Skilled laboratory labour capable of performing diagnostic testing in our target markets is limited and is expected to contribute to laboratories' growing cost structure at an increasing rate. The United States Department of Health and Human Services reported in 2009 that by 2012, 138,000 lab professionals, including medical technicians and laboratory assistants, will be needed, but fewer than 50,000 will be trained.

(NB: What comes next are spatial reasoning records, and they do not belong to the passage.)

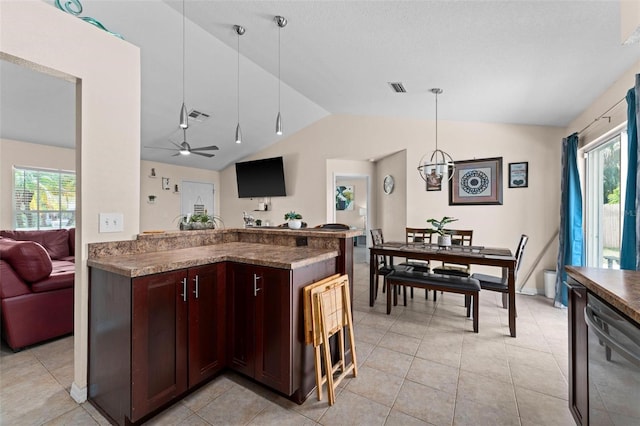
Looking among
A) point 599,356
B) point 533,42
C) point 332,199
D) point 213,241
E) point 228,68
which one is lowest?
point 599,356

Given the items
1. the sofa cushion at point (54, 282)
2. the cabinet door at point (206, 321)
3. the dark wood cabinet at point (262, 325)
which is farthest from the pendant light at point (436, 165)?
the sofa cushion at point (54, 282)

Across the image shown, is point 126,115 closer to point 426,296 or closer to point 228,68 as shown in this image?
point 228,68

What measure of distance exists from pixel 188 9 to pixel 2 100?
2.93 m

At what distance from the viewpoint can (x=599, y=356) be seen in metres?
1.12

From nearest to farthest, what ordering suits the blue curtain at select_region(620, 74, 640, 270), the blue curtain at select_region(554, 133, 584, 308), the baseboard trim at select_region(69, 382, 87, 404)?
the baseboard trim at select_region(69, 382, 87, 404) < the blue curtain at select_region(620, 74, 640, 270) < the blue curtain at select_region(554, 133, 584, 308)

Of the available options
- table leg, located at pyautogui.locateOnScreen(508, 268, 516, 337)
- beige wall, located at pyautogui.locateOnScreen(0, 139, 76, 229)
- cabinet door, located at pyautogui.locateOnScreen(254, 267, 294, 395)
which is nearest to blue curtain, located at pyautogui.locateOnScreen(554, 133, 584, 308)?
table leg, located at pyautogui.locateOnScreen(508, 268, 516, 337)

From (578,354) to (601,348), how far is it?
1.15 feet

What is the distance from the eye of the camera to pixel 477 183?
4305mm

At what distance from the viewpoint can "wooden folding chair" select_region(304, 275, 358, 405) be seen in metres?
1.65

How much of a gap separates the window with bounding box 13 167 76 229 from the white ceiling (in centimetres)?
62

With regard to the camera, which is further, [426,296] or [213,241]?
[426,296]

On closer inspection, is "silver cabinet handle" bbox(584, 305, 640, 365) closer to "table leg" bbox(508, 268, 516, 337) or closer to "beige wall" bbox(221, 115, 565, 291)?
"table leg" bbox(508, 268, 516, 337)

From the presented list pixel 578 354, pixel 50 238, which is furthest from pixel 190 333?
pixel 50 238

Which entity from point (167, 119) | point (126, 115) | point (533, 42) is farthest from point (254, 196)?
point (533, 42)
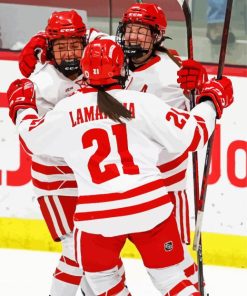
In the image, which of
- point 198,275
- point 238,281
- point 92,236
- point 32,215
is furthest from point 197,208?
point 32,215

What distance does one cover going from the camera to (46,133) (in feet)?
10.4

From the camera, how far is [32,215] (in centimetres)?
479

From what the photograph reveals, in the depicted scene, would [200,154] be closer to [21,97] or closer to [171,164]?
[171,164]

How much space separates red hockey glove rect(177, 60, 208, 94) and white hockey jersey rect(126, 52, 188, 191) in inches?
3.9

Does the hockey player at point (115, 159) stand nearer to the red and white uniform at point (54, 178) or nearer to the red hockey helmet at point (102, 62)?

Multiplex Diagnostic Tests
A solution to the cost and labour constraints of immunoassay testing for single biomarkers is to perform diagnostic tests for multiple biomarkers simultaneously in a single assay (a "multiplex diagnostic test"). The processes used to complete a single test within a diagnostic panel of several biomarkers are complex and technically difficult. Such complexity has limited the throughput and efficiency of multiplex diagnostic testing, and technical challenges have restricted the widespread adoption of automated systems. Most laboratories do not use automated processing equipment to augment their workforce in our key target markets where the measurement of multiple antigens, proteins or antibodies is required.
Bead-Based Array Systems
Bead-based array systems were initially developed for DNA-based testing and were subsequently adapted for protein-based and antibody-based testing. Bead-based methods, however, have faced limitations that reduce their utility, particularly for multiplex diagnostics and experimentation. In particular, the workflow for bead arrays is complex, time consuming and costly. For example, standard protocols for a nine-biomarker bead array require multiple complex operations including approximately 190 steps and approximately five hours of "hands-on" time to complete.
Automated Systems
While laboratories use automated systems for many types of blood tests, to our knowledge, there are no fully-automated high-throughput microarray systems. A number of diagnostics companies have developed automated single-plex fully-automated, bench-top systems for autoimmune testing and we are only aware of one bead-based automated multiplex system.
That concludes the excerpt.